I moved to Charlotte right in the middle of its Golden Age. Hugh McColl and Ed Crutchfield two local good old boys had built not one but 2 international banking empires in the same town and it looked like there was no stopping them from becoming even bigger. Charlotte was calling itself the 2nd largest financial center in the US, second only to New York City. Most of the locals were reaping the benefits of the large dividends from Nations Bank and First Union. If you didn't work for one of the 2 banks you owned a good chunk of the stock.They both endorsed a brand new, young and charismatic mayor named Pat McCory and the 3 together got funding for ever thing Charlotte needed to be a great city. We were getting mass transit, the downtown was bringing back people after dark to a football stadium, new arena, dining and entertainment venues. The Arts & Science Council and United Way were receiving full funding from everyone. The local joke was that the official bird of Charlotte was the Building Crane. They were sighted all over town, in flocks. ...... Ken Thompson wasn't replaced with an insider and now that Ken Lewis is leaving the BofA board is also looking for an outsider. Charlotte has always had a fear of outsiders. "You aren't a native Charlottean are you?" was the first question a new neighbor was always asked. The mayor ran an ill-fated campaign for Governor so the last of the Charlotte Trinity is gone. Charlotte is a ship without a captain.

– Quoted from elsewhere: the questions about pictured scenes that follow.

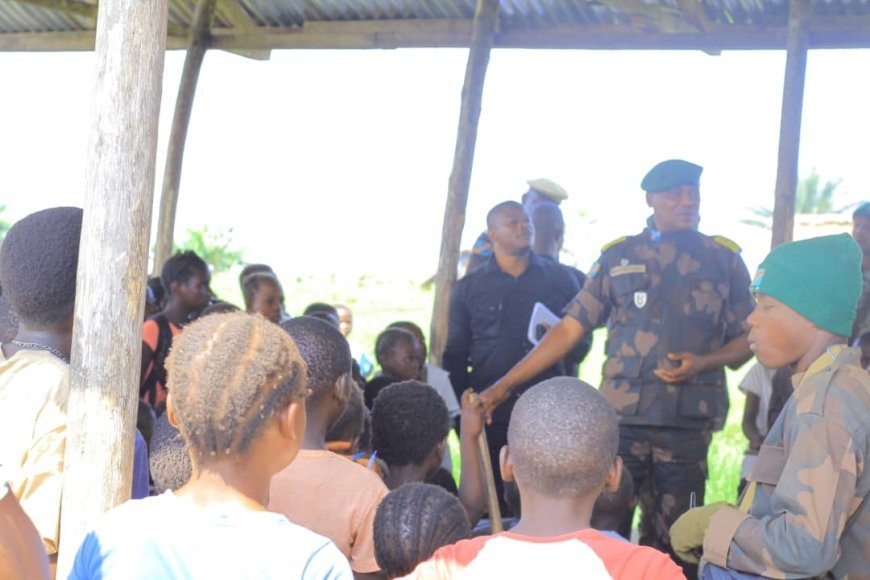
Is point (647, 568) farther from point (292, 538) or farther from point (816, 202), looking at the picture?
point (816, 202)

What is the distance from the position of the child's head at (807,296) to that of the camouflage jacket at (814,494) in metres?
0.09

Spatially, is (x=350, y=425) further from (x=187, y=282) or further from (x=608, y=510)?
(x=187, y=282)

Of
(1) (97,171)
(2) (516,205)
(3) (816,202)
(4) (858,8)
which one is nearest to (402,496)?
(1) (97,171)

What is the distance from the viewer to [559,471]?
2.41m

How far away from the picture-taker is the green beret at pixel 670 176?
4828mm

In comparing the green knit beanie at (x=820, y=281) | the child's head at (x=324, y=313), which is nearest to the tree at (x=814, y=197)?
the child's head at (x=324, y=313)

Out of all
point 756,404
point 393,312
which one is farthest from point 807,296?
point 393,312

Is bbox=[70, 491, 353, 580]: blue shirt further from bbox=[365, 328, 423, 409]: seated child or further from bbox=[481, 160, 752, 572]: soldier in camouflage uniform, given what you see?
bbox=[365, 328, 423, 409]: seated child

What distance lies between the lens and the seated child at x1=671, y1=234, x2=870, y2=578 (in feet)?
9.05

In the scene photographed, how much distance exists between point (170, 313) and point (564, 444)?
151 inches

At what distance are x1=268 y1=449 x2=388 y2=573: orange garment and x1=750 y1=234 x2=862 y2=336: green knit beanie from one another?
48.8 inches

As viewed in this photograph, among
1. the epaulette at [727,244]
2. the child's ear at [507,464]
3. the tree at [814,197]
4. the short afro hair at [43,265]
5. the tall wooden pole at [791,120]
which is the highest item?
the tree at [814,197]

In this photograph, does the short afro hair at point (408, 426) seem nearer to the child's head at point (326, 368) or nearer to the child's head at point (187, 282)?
the child's head at point (326, 368)

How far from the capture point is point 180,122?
311 inches
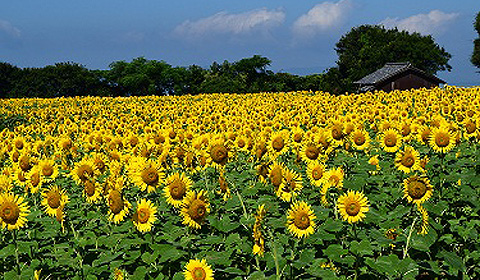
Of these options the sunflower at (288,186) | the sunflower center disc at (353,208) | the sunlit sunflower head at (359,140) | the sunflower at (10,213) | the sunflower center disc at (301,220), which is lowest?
the sunflower at (10,213)

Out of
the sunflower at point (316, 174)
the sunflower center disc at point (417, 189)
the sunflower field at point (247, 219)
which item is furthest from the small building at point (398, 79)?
the sunflower center disc at point (417, 189)

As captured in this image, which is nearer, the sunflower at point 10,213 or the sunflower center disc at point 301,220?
the sunflower center disc at point 301,220

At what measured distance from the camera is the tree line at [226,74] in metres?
58.0

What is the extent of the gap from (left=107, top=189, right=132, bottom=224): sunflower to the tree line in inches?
1800

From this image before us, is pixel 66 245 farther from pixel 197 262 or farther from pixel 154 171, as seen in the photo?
pixel 197 262

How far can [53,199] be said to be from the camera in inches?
190

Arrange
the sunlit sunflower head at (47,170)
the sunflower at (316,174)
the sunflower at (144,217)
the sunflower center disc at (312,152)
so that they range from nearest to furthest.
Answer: the sunflower at (144,217) → the sunflower at (316,174) → the sunflower center disc at (312,152) → the sunlit sunflower head at (47,170)

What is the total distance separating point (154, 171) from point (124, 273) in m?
1.09

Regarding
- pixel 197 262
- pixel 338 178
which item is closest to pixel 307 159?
pixel 338 178

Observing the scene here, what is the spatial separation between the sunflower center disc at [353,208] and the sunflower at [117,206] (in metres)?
1.98

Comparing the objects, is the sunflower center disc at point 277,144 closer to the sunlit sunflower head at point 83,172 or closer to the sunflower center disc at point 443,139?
the sunflower center disc at point 443,139

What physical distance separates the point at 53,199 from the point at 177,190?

The popular theory is that local tolerance lends itself to economic growth. I've been the outsider in a lot of American boomtowns. Too much is made of the parochial Rust Belt. I read about brain drain anxiety in Boston and in the Front Range of Colorado. The running joke while I was visiting Youngstown is that returning Rust Belt refugees would be greeted with the epithet of carpetbagger. Charlotte wasn't particularly welcoming to outsiders. You can ask my relatives.
The fuel for Charlotte's growth was the ability of the triumvirate to do just about anything it wanted. There weren't any political legacy costs. This is the China strategy for city building. This is the Texas advantage, a state with seemingly endless frontier spaces. I'm looking for the same political geography developing in the Rust Belt. Detroit might get there. But I've found it in full flower in Youngstown.